**How to complete this task**:
Scan the records for the string "charset" and copy every line that holds it.

**Given data**:
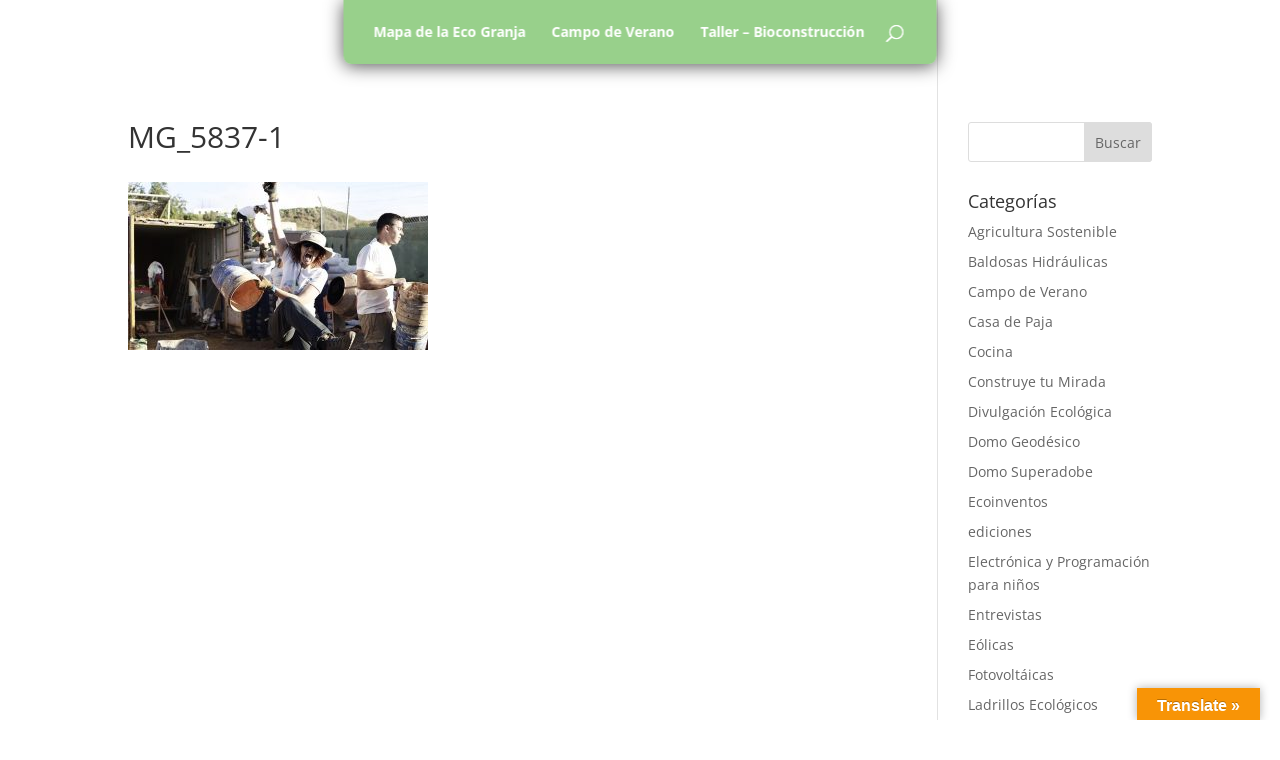

--- FILE ---
content_type: application/javascript
request_url: https://www.ecoaldea.org/wp-content/uploads/custom-css-js/10576.js?v=7887
body_size: 125
content:
/******* Do not edit this file *******
Simple Custom CSS and JS - by Silkypress.com
Saved: Feb 15 2022 | 12:01:04 */
document.getElementsByTagName("html")[0].setAttribute("data-scroll", window.scrollY);
window.addEventListener('scroll',(event) => {
  document.getElementsByTagName("html")[0].setAttribute("data-scroll", window.scrollY);
});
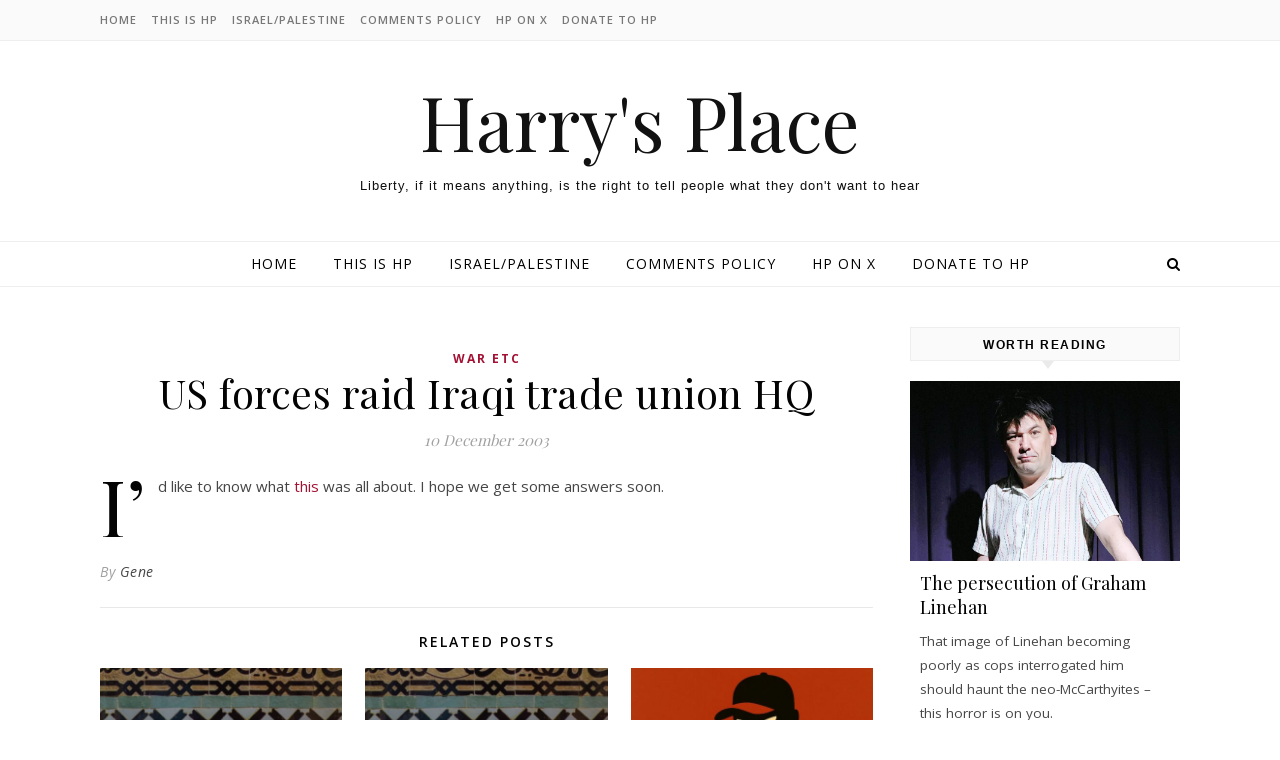

--- FILE ---
content_type: text/html; charset=utf-8
request_url: https://www.google.com/recaptcha/api2/aframe
body_size: 267
content:
<!DOCTYPE HTML><html><head><meta http-equiv="content-type" content="text/html; charset=UTF-8"></head><body><script nonce="qa4F5prJMg-a3qx65UzDGA">/** Anti-fraud and anti-abuse applications only. See google.com/recaptcha */ try{var clients={'sodar':'https://pagead2.googlesyndication.com/pagead/sodar?'};window.addEventListener("message",function(a){try{if(a.source===window.parent){var b=JSON.parse(a.data);var c=clients[b['id']];if(c){var d=document.createElement('img');d.src=c+b['params']+'&rc='+(localStorage.getItem("rc::a")?sessionStorage.getItem("rc::b"):"");window.document.body.appendChild(d);sessionStorage.setItem("rc::e",parseInt(sessionStorage.getItem("rc::e")||0)+1);localStorage.setItem("rc::h",'1763174555759');}}}catch(b){}});window.parent.postMessage("_grecaptcha_ready", "*");}catch(b){}</script></body></html>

**Written answer**:
content_type: text/html; charset=utf-8
<!DOCTYPE HTML><html><head><meta http-equiv="content-type" content="text/html; charset=UTF-8"></head><body><script nonce="qa4F5prJMg-a3qx65UzDGA">/** Anti-fraud and anti-abuse applications only. See google.com/recaptcha */ try{var clients={'sodar':'https://pagead2.googlesyndication.com/pagead/sodar?'};window.addEventListener("message",function(a){try{if(a.source===window.parent){var b=JSON.parse(a.data);var c=clients[b['id']];if(c){var d=document.createElement('img');d.src=c+b['params']+'&rc='+(localStorage.getItem("rc::a")?sessionStorage.getItem("rc::b"):"");window.document.body.appendChild(d);sessionStorage.setItem("rc::e",parseInt(sessionStorage.getItem("rc::e")||0)+1);localStorage.setItem("rc::h",'1763174555759');}}}catch(b){}});window.parent.postMessage("_grecaptcha_ready", "*");}catch(b){}</script></body></html>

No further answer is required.